Старшая жена Маймы не была злой, и просьба, вырвавшаяся сейчас из груди, обращённая к тем, кто распоряжается судьбами людей, лишь невольно стала проклятием. Первым проклятием в её жизни.
— О идолы! Добрые и злые! Помогите мне... Пусть лицо молодой жены почернеет, как железо, на котором горит огонь, а тело её пусть разорвут собаки...
Илир с удивлением наблюдал за ней. Утром он не осмелился подойти к огню погреться. Боясь Маймы, забрался на поганую нарту. Закутал ноги в рогожный мешок, который нашёл тут же, и, дрожа от холода, выглядывал иногда наружу. Ждал, что кто-нибудь позовёт его.
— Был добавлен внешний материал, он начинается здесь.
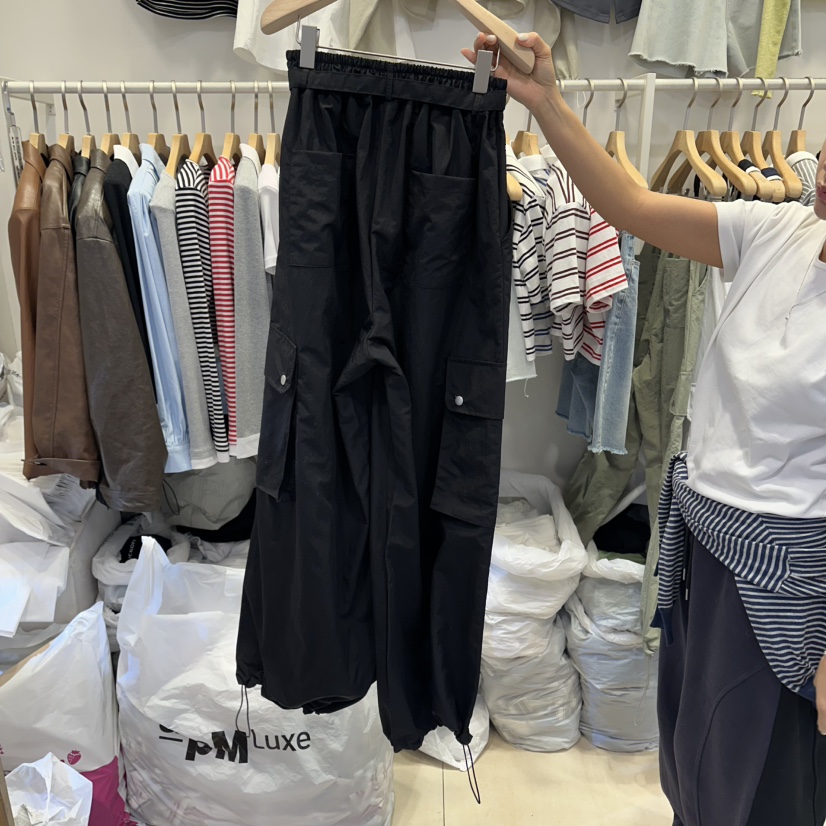 Q C韓國直郵女裝新品職業26春夏休閑褲工裝褲含腰帶鏤空Republlc of qc休閑褲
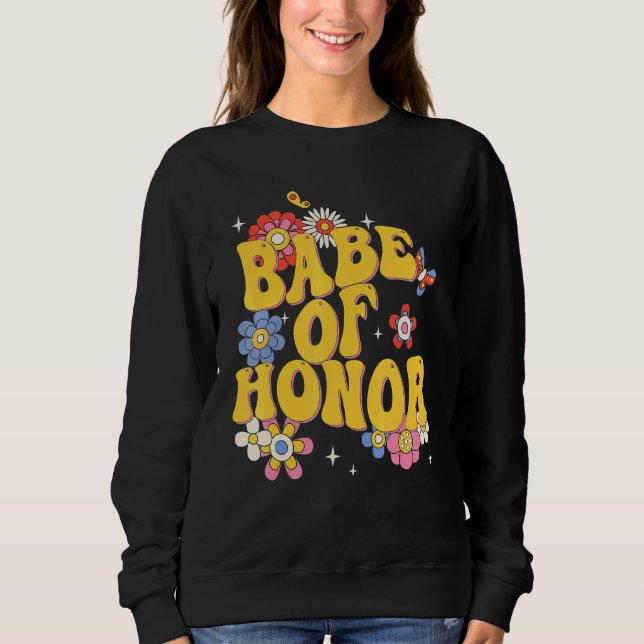 Retro bröllopsfestdekorationer Babe Of Honor Brudt T Shirt (Framsida)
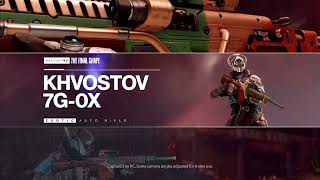 Destiny 2 NEW EXOTIC Khvostov Auto Rifle!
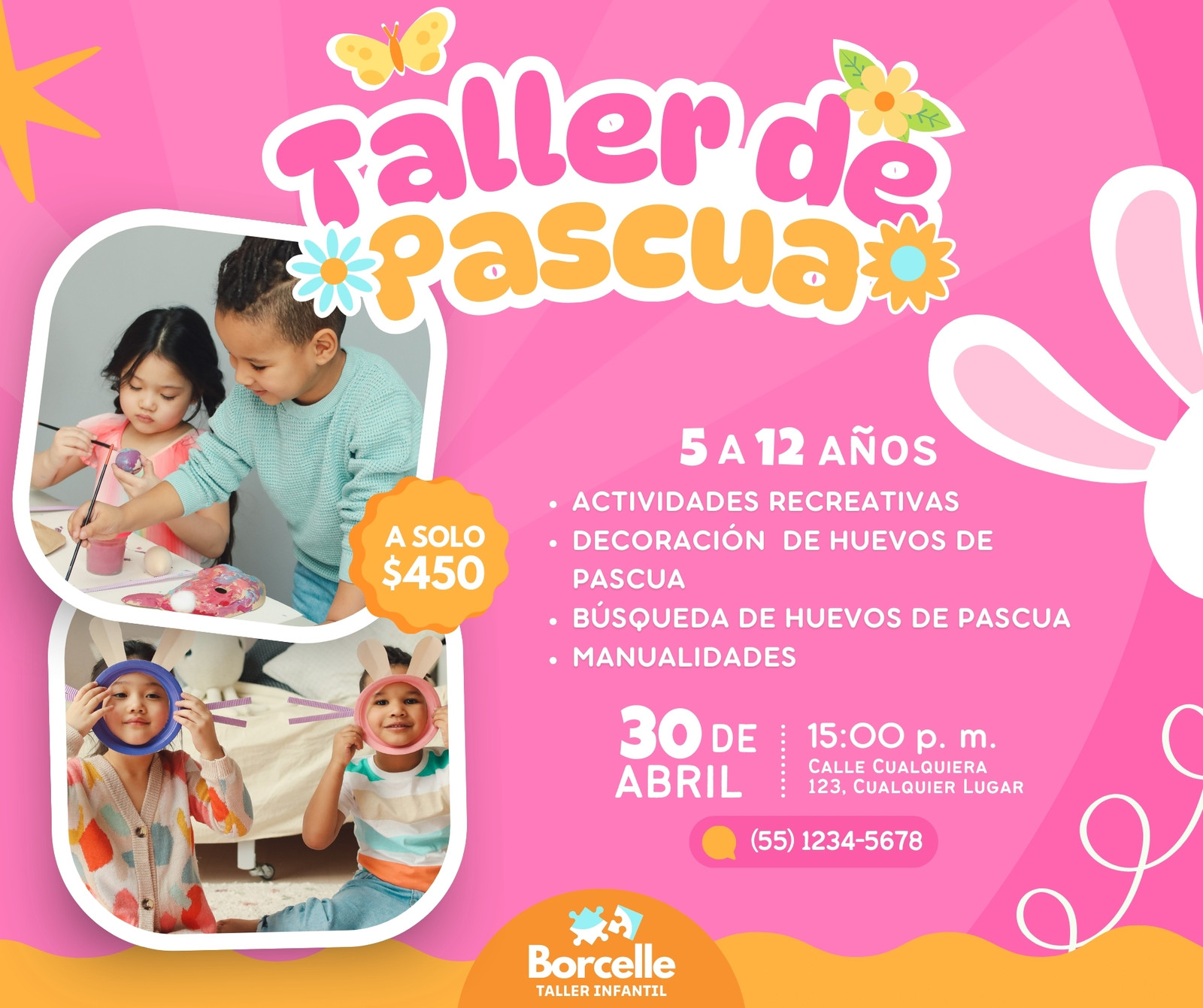 Post para Facebook Anuncio Taller de Pascua Creativo Rosa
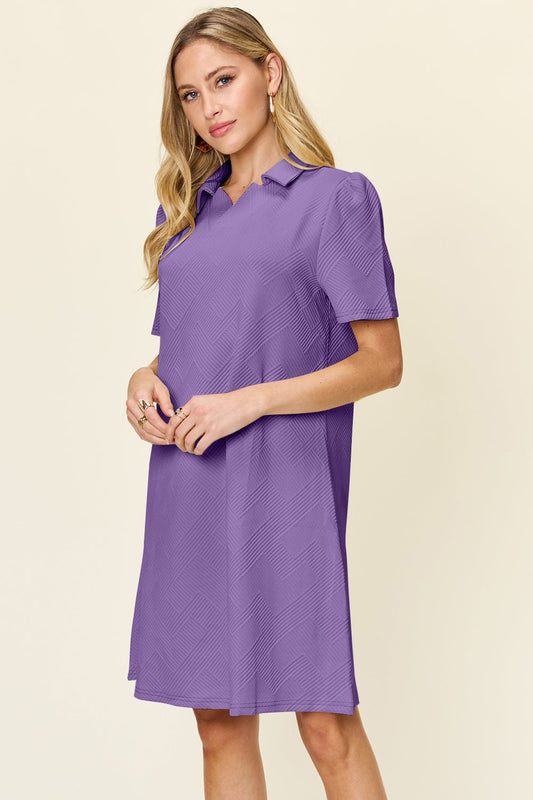 Double Take Full Size Texture Collared Neck Short Sleeve Dress - Bella Blue Styles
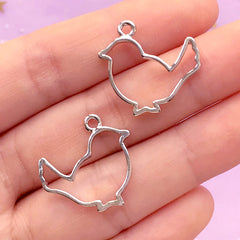 Bird Open Bezel for UV Resin Crafts | Animal Charm | Outlined Bird Deco Frame | Kawaii Resin Jewelry Supplies (2 pcs / Silver / 21mm x 21mm)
Увидев, что мать Хона плачет, Илир поражённо заморгал, выполз из-под нарты, чтобы подойти к женщине, но голос Варнэ остановил его. Мальчик, оглянувшись, растерялся и оробел. Он никогда не видел Варнэ такой. Волосы у неё были тщательно расчёсаны на пробор, как у всех женщин, и даже чуть блестели, из-под воротника ягушки выглядывала яркая тряпица. Но самое интересное — старушка помолодела. Илир, спрятав руки под мышки, рассматривал её.
— Не ласкай рычащую собаку, руку укусит, — выкатив глаза, сказала Варнэ каркающим голосом, и Илиру показалось, что перед ним прежняя сумасшедшая.
Но женщина, видно, вспомнив, что ей ни к чему притворяться, пояснила, улыбнувшись:
— Не утешай её, Илир. Если человек плачет, не надо ему мешать.
— Почему?
Илир всё ещё с удивлением глядел на Варнэ — она совсем не походила на ту таинственную страшную старуху, что приходила к нему в ночь смерти матери и братика. И называть её Вороной, даже про себя, не хотелось.
— Она сейчас понимает, что несчастна. А когда человек что-то понимает, это уже хорошо, сынок.
Её рассудительный тон успокоил мальчика, во взгляде его появилась надежда. Может, Варнэ скажет, как ему жить и что делать?